The Popularity of Celebrity Addiction Treatment

The Popularity of Celebrity Addiction Treatment

By Lakeview Health
Lakeview Health
Published: February 19, 2013

Celebrity’s Darker Side Under the Spotlight

While some consider the advent of “celebrity rehabs” to be exploitative, others view them poignant portrayals of the dark recesses of addiction and demise. Reality, as it were, includes both the negatives and positives of life. The no-holds-barred aspect of these reality shows give a first-class view of addiction and the fact that it can happen to anyone. Celebrity rehab shows often serve as a public platform for attending physicians as much as they are for the celebrities being treated. Dr. Drew Pinsky, for example, has become synonymous with the phrase “celebrity rehab” for the reality show of the same name, which debuted in 2008 on VH1 and was put on hiatus after five seasons, eventually transforming into a non-celebrity version.

The Effect of Addiction and Rehab Shows

While viewers do see addicts struggling with addiction on these shows, the showcased addicts also help to remove the stigma associated with the disease.

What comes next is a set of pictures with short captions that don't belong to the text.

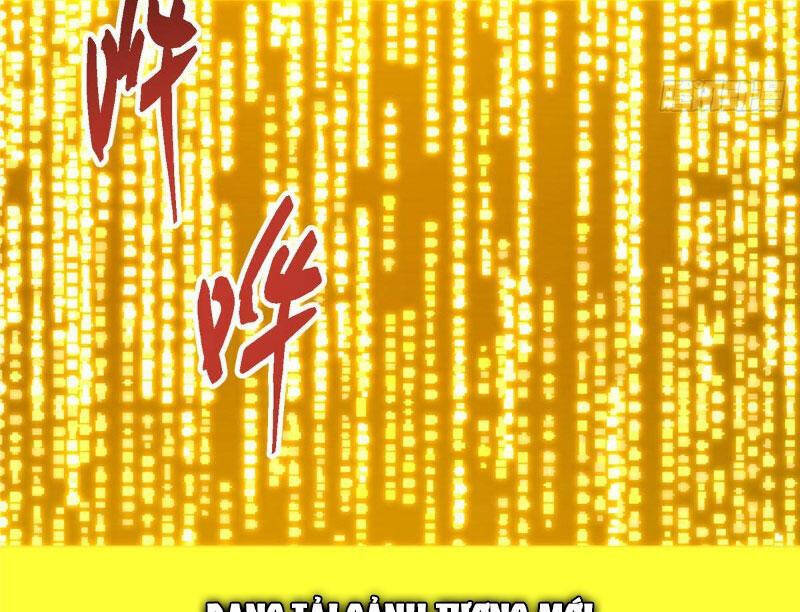 Chưởng Môn Khiêm Tốn Chút Chap 4501 - Next Chap 4502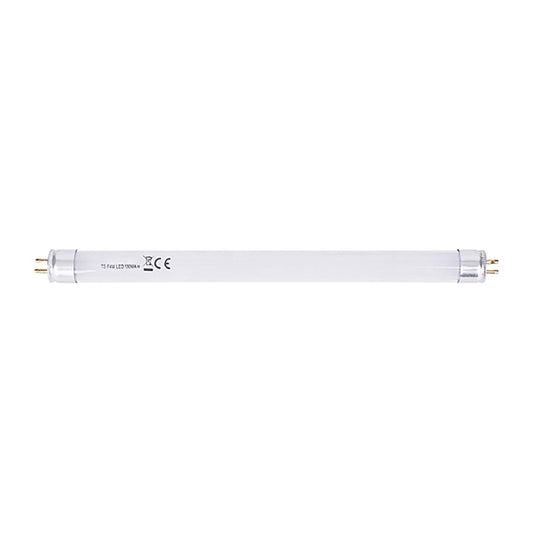 Eazyzap LED Fly Zapper Spare Tube T5 F4W aj639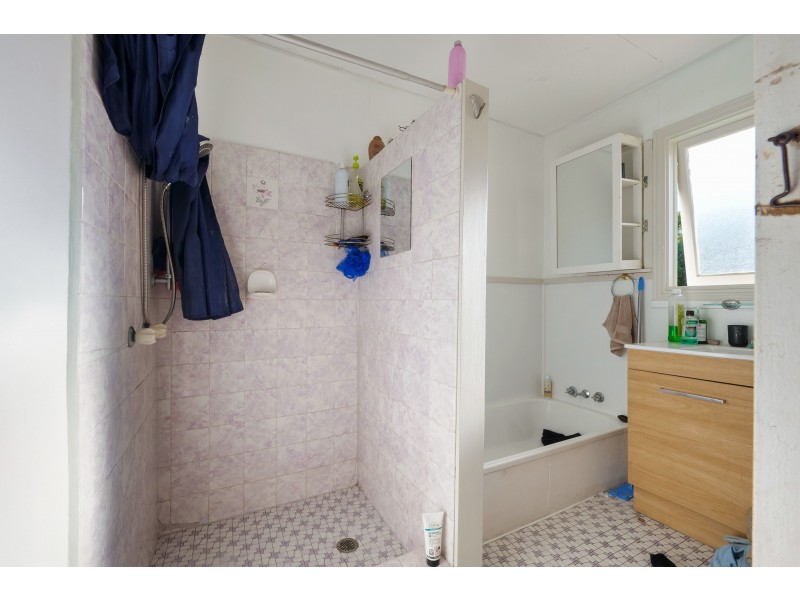 57 – 59 Morden Road, Sunnybank Hills QLD 4109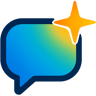 Convo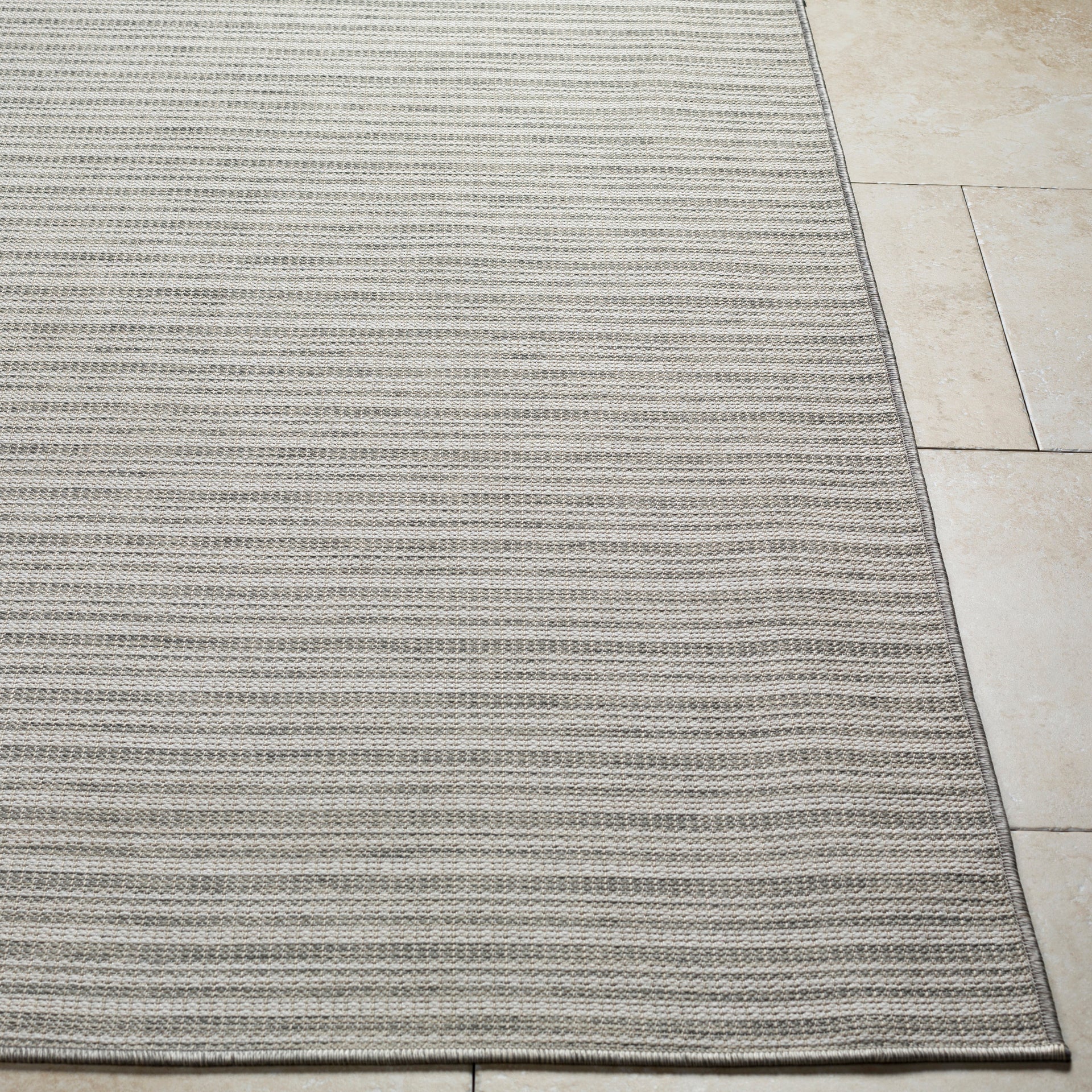 Hampton Machine Woven Rug Livabliss Hampton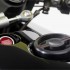 Honda CB4 Interceptor  rzut oka w przyszlosc - Interceptor EICMA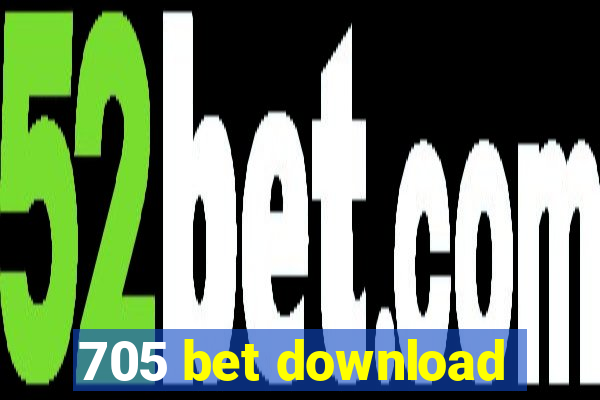 705 bet download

The attendant doctors also offer insight into the peculiarities and realities of addiction, giving viewers the opportunity to understand it from a biological and academic perspective. After the stories of the cast are heard, viewers are able to empathize with their plights. They also realize that addiction can happen to anyone–even recreational users.

Celebrities as Public Addicts

One of the first steps of beating an addiction is to face reality without the comforts of a substance. With reality TV shows, audiences are given a genuine glimpse into the lives of addicts, but only as much as scripting permits. Audiences get to experience the struggles with addicts, sympathize and commiserate with addicts, from the safety of their couches. The fact that celebrities are involved allows them to relate more to the stories — especially if the person watching the show remembers the celebrities during their heydays. Part of the lure of celebrity rehab shows is that they also prove that the struggle with substances can befall anyone — even those with the money and resources. The following are some of cast of “Celebrity Rehab” and their stories:

  • Brigitte Nielsen: Actress and model Nielsen had a strong alcohol addiction. After the show, Dr. Drew reported that she gave up alcohol and smoking for good. Nielsen has taken her stint on “Celebrity Rehab” and turned it into ways to help other addicts, becoming a guest on a radio show and a panelist at Pasadena Recovery Center. She relapsed in 2012.
  • Gary Busey: Zany actor and cocaine addict Gary Busey entered “Celebrity Rehab” as a mentor to the other patients. His own issues came to a head on the show and he sought treatment while there. His admission to rehab while attempting to treat others served as an inspiration for other addicts on the show, and even for Dr. Drew.
  • Heidi Fleiss: Once an infamous Hollywood madam, Fleiss found herself addicted to methamphetamine, marijuana, amphetamines, cocaine and mushrooms. After “Celebrity Rehab,” she lived in sober living house and then later lived as a caretaker of 25 parrots, which was filmed as a show for Animal Planet.
  • Mackenzie Phillips: By her own admission, Phillips, an actress, had a rough childhood and young adulthood that contributed to her marijuana, cocaine and heroin use. After the show, Phillips showed interest in becoming a counselor for addicts, and did a segment with Dr. Drew on “The View” about the special issues that women experience as drug addicts. Phillips had enjoyed several months of sobriety before she relapsed and checked into Pasadena Recovery Center.

“Celebrity Rehab” has also gained notoriety for the celebrities who didn’t make it. In February 2013, country music singer Mindy McCready died of an apparent suicide. She was the fifth person who had appeared on “Celebrity Rehab” to die. The others were Mike Starr, Jeff Conaway (prescription overdose), Rodney King and Joey Kovar.